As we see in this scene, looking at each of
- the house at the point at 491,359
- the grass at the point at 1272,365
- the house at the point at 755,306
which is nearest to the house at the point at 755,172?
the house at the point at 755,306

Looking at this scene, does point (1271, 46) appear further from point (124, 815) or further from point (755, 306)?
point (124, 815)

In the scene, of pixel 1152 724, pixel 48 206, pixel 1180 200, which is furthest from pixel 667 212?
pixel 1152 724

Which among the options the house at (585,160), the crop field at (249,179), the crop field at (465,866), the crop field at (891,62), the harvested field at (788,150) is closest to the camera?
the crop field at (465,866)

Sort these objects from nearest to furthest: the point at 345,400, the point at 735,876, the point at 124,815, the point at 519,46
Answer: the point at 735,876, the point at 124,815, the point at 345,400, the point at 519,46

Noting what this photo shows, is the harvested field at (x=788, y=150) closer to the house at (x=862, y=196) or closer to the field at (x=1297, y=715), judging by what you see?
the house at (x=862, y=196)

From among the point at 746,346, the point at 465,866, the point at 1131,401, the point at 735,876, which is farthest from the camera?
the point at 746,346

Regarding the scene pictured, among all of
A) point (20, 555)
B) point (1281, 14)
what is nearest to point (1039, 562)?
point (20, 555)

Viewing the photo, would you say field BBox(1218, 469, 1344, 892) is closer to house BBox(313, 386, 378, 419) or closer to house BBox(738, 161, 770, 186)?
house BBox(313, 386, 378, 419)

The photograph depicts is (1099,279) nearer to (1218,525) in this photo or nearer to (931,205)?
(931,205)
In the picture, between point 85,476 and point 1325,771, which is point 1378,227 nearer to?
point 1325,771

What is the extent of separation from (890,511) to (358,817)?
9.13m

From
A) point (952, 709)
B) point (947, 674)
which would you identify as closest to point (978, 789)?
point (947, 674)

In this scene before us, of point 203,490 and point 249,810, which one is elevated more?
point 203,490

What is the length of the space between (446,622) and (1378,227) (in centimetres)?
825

■ ■ ■ ■ ■

### YOUR OBJECTIVE
Render the records above as a JSON list of strings, with each line as its own string and blank lines left out.

### WORKED ANSWER
[
  "As we see in this scene, looking at each of",
  "- the house at the point at 491,359",
  "- the grass at the point at 1272,365",
  "- the house at the point at 755,306",
  "which is nearest to the house at the point at 755,172?",
  "the house at the point at 755,306",
  "Looking at this scene, does point (1271, 46) appear further from point (124, 815) or further from point (755, 306)?",
  "point (124, 815)",
  "In the scene, of pixel 1152 724, pixel 48 206, pixel 1180 200, which is furthest from pixel 667 212?",
  "pixel 1152 724",
  "Which among the options the house at (585,160), the crop field at (249,179), the crop field at (465,866), the crop field at (891,62), the harvested field at (788,150) is closest to the camera?",
  "the crop field at (465,866)",
  "Sort these objects from nearest to furthest: the point at 345,400, the point at 735,876, the point at 124,815, the point at 519,46",
  "Answer: the point at 735,876, the point at 124,815, the point at 345,400, the point at 519,46",
  "Noting what this photo shows, is the harvested field at (x=788, y=150) closer to the house at (x=862, y=196) or closer to the field at (x=1297, y=715), judging by what you see?",
  "the house at (x=862, y=196)",
  "From among the point at 746,346, the point at 465,866, the point at 1131,401, the point at 735,876, which is farthest from the camera?",
  "the point at 746,346",
  "Regarding the scene pictured, among all of",
  "A) point (20, 555)",
  "B) point (1281, 14)",
  "what is nearest to point (1039, 562)?",
  "point (20, 555)",
  "Viewing the photo, would you say field BBox(1218, 469, 1344, 892) is closer to house BBox(313, 386, 378, 419) or closer to house BBox(738, 161, 770, 186)?",
  "house BBox(313, 386, 378, 419)",
  "The photograph depicts is (1099,279) nearer to (1218,525) in this photo or nearer to (931,205)?",
  "(931,205)",
  "In the picture, between point 85,476 and point 1325,771, which is point 1378,227 nearer to?",
  "point 1325,771",
  "What is the extent of separation from (890,511) to (358,817)?",
  "9.13m",
  "From",
  "A) point (952, 709)",
  "B) point (947, 674)",
  "which would you identify as closest to point (978, 789)?",
  "point (947, 674)",
  "In this scene before us, of point 203,490 and point 249,810, which one is elevated more?",
  "point 203,490",
  "What is the length of the space between (446,622) and (1378,227) (in centimetres)?",
  "825"
]